(What is being asked):
Please rewrite all of the records below, replacing every "millimetres" with "millimeters" and leaving everything else unchanged.

(Records):

-- Start --

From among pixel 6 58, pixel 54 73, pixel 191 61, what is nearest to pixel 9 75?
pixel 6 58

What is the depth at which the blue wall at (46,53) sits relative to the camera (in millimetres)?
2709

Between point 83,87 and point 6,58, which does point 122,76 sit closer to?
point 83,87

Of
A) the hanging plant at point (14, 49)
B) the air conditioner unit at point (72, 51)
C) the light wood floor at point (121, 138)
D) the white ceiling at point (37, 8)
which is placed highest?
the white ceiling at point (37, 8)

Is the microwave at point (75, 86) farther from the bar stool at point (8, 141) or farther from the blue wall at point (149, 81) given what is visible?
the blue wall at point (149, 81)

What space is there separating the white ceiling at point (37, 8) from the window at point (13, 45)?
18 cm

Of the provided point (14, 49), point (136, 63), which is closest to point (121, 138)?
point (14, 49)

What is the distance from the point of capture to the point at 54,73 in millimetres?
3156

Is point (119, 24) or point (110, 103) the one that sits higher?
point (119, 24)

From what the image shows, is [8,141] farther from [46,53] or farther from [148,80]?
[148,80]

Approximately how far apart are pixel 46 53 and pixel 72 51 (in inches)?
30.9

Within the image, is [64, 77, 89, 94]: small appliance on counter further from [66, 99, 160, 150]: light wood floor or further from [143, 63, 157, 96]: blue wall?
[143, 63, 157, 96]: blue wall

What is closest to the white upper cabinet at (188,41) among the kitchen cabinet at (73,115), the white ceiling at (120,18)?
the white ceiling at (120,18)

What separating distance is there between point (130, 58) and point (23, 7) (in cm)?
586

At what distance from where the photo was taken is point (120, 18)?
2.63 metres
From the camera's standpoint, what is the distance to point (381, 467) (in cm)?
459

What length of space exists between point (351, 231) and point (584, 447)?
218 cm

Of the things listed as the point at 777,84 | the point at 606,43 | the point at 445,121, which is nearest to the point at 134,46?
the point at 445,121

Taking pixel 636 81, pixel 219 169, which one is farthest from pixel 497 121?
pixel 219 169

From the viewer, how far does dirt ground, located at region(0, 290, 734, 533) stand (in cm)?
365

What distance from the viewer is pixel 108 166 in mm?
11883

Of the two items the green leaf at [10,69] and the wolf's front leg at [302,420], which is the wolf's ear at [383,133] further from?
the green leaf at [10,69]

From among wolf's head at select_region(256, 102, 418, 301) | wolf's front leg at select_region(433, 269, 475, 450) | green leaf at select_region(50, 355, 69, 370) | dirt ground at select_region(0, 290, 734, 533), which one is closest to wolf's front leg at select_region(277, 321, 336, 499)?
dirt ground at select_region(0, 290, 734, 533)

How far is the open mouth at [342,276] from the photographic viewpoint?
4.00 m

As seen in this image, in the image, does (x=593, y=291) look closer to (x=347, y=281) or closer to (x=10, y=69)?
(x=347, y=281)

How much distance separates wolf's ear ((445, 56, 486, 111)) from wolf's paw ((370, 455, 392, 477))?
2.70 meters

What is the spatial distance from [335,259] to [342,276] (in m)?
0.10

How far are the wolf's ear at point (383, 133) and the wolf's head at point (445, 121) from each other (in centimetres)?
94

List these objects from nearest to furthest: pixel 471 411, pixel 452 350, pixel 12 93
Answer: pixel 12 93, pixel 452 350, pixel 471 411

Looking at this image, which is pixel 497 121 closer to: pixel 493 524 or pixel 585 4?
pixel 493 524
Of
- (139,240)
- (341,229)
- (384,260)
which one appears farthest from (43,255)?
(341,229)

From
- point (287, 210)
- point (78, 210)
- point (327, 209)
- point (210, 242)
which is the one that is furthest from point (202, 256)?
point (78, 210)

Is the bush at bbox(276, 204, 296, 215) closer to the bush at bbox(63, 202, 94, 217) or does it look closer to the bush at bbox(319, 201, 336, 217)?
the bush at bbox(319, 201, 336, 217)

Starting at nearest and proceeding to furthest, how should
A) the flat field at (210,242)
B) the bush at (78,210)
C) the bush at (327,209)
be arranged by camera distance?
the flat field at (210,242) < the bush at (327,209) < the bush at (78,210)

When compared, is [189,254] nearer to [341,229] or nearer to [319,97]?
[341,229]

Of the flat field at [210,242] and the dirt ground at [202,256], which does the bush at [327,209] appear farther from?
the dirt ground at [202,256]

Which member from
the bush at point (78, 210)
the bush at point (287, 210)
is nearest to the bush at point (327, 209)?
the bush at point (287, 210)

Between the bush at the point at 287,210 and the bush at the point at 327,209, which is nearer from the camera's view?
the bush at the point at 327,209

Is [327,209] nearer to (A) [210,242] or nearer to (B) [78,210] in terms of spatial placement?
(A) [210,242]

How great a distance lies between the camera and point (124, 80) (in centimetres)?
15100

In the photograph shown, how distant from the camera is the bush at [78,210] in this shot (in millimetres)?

-- End --

(Result for this exercise):
From among pixel 6 58, pixel 54 73, pixel 191 61, what is nearest to pixel 9 75?
pixel 6 58

What is the depth at which the blue wall at (46,53) sits relative to the camera (in millimeters)?
2709

Between point 83,87 and point 6,58, which does point 122,76 sit closer to?
point 83,87

Of
A) the hanging plant at point (14, 49)
B) the air conditioner unit at point (72, 51)
C) the light wood floor at point (121, 138)
D) the white ceiling at point (37, 8)
which is placed highest?
the white ceiling at point (37, 8)

Is the microwave at point (75, 86) farther from the bar stool at point (8, 141) or farther from the blue wall at point (149, 81) given what is visible?
the blue wall at point (149, 81)

What space is there separating the white ceiling at point (37, 8) from the window at point (13, 45)?
18 cm

Of the provided point (14, 49), point (136, 63), which is closest to point (121, 138)?
point (14, 49)

What is the distance from the point of capture to the point at 54,73 in millimeters?
3156

Is point (119, 24) or point (110, 103) the one that sits higher?
point (119, 24)

From what the image shows, is [8,141] farther from [46,53] or farther from [148,80]?
[148,80]

Approximately how far apart are pixel 46 53 and pixel 72 51 (in inches)?
30.9

Within the image, is [64, 77, 89, 94]: small appliance on counter further from [66, 99, 160, 150]: light wood floor or further from [143, 63, 157, 96]: blue wall?
[143, 63, 157, 96]: blue wall

What is closest to the white upper cabinet at (188,41) among the kitchen cabinet at (73,115), the white ceiling at (120,18)?
the white ceiling at (120,18)

What separating distance is there between point (130, 58) and point (23, 7) (in cm)?
586

At what distance from where the photo was taken is point (120, 18)?
2.63 metres
From the camera's standpoint, what is the distance to point (381, 467) (in cm)?
459

What length of space exists between point (351, 231) and point (584, 447)?
218 cm

Of the things listed as the point at 777,84 | the point at 606,43 | the point at 445,121, which is nearest to the point at 134,46?
the point at 445,121

Taking pixel 636 81, pixel 219 169, which one is farthest from pixel 497 121?
pixel 219 169

From the viewer, how far does dirt ground, located at region(0, 290, 734, 533) stand (in cm)?
365

What distance from the viewer is pixel 108 166 in mm?
11883

Of the two items the green leaf at [10,69] and the wolf's front leg at [302,420], which is the wolf's ear at [383,133] further from?
the green leaf at [10,69]

From among wolf's head at select_region(256, 102, 418, 301) | wolf's front leg at select_region(433, 269, 475, 450) | green leaf at select_region(50, 355, 69, 370) | dirt ground at select_region(0, 290, 734, 533), which one is closest to wolf's front leg at select_region(277, 321, 336, 499)?
dirt ground at select_region(0, 290, 734, 533)

How far is the open mouth at [342,276] from the photographic viewpoint?
4.00 m

As seen in this image, in the image, does (x=593, y=291) look closer to (x=347, y=281) or closer to (x=10, y=69)?
(x=347, y=281)

How much distance separates wolf's ear ((445, 56, 486, 111)) from wolf's paw ((370, 455, 392, 477))?
2.70 meters

What is the spatial distance from [335,259] to [342,276] (in m)?
0.10

How far are the wolf's ear at point (383, 133) and the wolf's head at point (445, 121) from each other (in centimetres)?
94

List these objects from nearest to furthest: pixel 471 411, pixel 452 350, pixel 12 93
Answer: pixel 12 93, pixel 452 350, pixel 471 411

Looking at this image, which is pixel 497 121 closer to: pixel 493 524 or pixel 585 4?
pixel 493 524
Of
- (139,240)
- (341,229)
- (384,260)
which one appears farthest from (43,255)?
(341,229)

From
- point (287, 210)
- point (78, 210)
- point (327, 209)
- point (210, 242)
which is the one that is furthest from point (202, 256)?
point (78, 210)

Is the bush at bbox(276, 204, 296, 215) closer to the bush at bbox(63, 202, 94, 217) or does it look closer to the bush at bbox(319, 201, 336, 217)?
the bush at bbox(319, 201, 336, 217)

Starting at nearest and proceeding to furthest, how should
A) the flat field at (210,242)
B) the bush at (78,210)
C) the bush at (327,209)
be arranged by camera distance?
the flat field at (210,242) < the bush at (327,209) < the bush at (78,210)

When compared, is [189,254] nearer to [341,229] or nearer to [319,97]?
[341,229]

Of the flat field at [210,242] and the dirt ground at [202,256], which does the bush at [327,209] appear farther from?
the dirt ground at [202,256]

Which member from
the bush at point (78, 210)
the bush at point (287, 210)
is nearest to the bush at point (327, 209)?
the bush at point (287, 210)

Between the bush at the point at 287,210 and the bush at the point at 327,209, which is nearer from the camera's view?
the bush at the point at 327,209

Is [327,209] nearer to (A) [210,242] or nearer to (B) [78,210] in terms of spatial placement?
(A) [210,242]

How great a distance lies between the camera and point (124, 80) (in centimetres)?
15100

In the photograph shown, how distant from the camera is the bush at [78,210] in this shot (in millimeters)?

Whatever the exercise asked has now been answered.